Quant au décor multimédia immersif conçu pour présenter « Euphoria », il est opulent et ne laissera personne indifférent-e. Julian reprend les codes d’une représentation théâtrale de l’Antiquité, mais dans une version audiovisuelle multimédia, avec un chœur et un orchestre. Ainsi, un certain nombre d’âmes juvéniles accompagnent, commentent et jugent à travers plusieurs écrans disposés à 360 degrés les différents courts métrages d’« Euphoria ». Il s’agit du Brooklyn Youth Chorus. Le tout est accompagné de cinq batteurs de jazz de renom, également disposés circulairement autour de l’écran central de cette place théâtrale improvisée du 21e siècle.
Même si le noyau central de l’expo se trouve dans la complexe installation d’« Euphoria », nous ne pouvons pas ne pas voir également, ne serait-ce que quelques secondes, le court métrage « Deep Gold ». Cela suffit pour comprendre que nous sommes face à une réalité où la normalité des mœurs sociales semble ici soumise à l’interdiction. Les références au cinéma de Buñuel sont explicites. Les scènes ont lieu à Berlin durant les folles années 1920. L’absurde ou encore le surréel sont ainsi poussés à des stades supérieurs dans ce théâtre social de débauche et de luxure.
Le public sort ainsi quelque peu secoué des 6.000 mètres carrés de la salle des soufflantes de l’ancienne usine sidérurgique. Un peu comme à la fin d’une première d’un film de David Lynch, mais avec une dose de cinéphilie remplie de satisfaction et mise à jour.
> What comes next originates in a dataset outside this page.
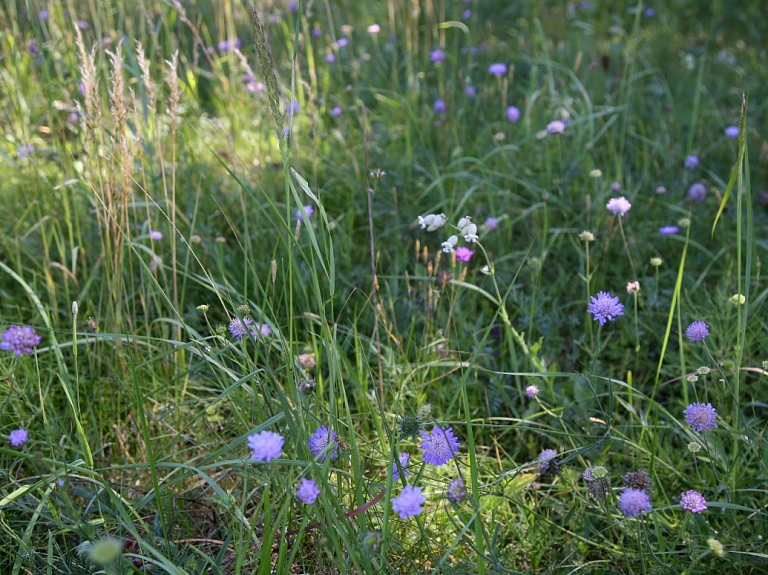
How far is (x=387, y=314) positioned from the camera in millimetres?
2043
Les visiteurs-euses sentent qu’ils ont assisté à des créations uniques dans leur genre, surtout celle de la danse surréelle mais chorégraphiée dans le hall d’une institution bancaire, et donneront raison à Victor Hugo, cité à l’entrée de l’expo : « Rien n’est plus puissant qu’une idée dont le temps est venu. »
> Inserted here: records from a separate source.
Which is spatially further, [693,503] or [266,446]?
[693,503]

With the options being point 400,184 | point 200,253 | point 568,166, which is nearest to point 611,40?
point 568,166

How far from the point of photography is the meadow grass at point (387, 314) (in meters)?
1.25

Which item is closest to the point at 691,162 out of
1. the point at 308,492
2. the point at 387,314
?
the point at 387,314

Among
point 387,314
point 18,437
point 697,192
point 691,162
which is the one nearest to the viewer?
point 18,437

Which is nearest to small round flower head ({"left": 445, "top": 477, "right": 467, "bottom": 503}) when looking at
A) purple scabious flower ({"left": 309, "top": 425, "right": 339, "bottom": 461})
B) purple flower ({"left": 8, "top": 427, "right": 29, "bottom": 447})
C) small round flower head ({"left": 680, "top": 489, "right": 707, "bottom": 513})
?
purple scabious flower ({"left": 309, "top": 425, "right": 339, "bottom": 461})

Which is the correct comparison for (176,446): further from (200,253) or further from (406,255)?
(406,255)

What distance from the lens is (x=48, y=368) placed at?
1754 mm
Plus globalement, et surtout après avoir assisté à « Euphoria » dans son intégralité, le public sort aussi dérouté et se culpabilise peut-être de consciemment ou inconsciemment succomber dans son quotidien à ce que le théoricien politique britannique Mark Fisher appelle le « réalisme capitaliste ». Selon ce dernier, même les anticapitalistes ne prônent plus la fin du capitalisme, mais plutôt des systèmes alternatifs pour limiter ses dégâts. Nous comprenons ainsi pourquoi Julian Rosefeldt fait référence au critique littéraire américain et théoricien politique marxiste Fredric Jameson, selon qui « il est plus facile d’imaginer la fin du monde que la fin du capitalisme ».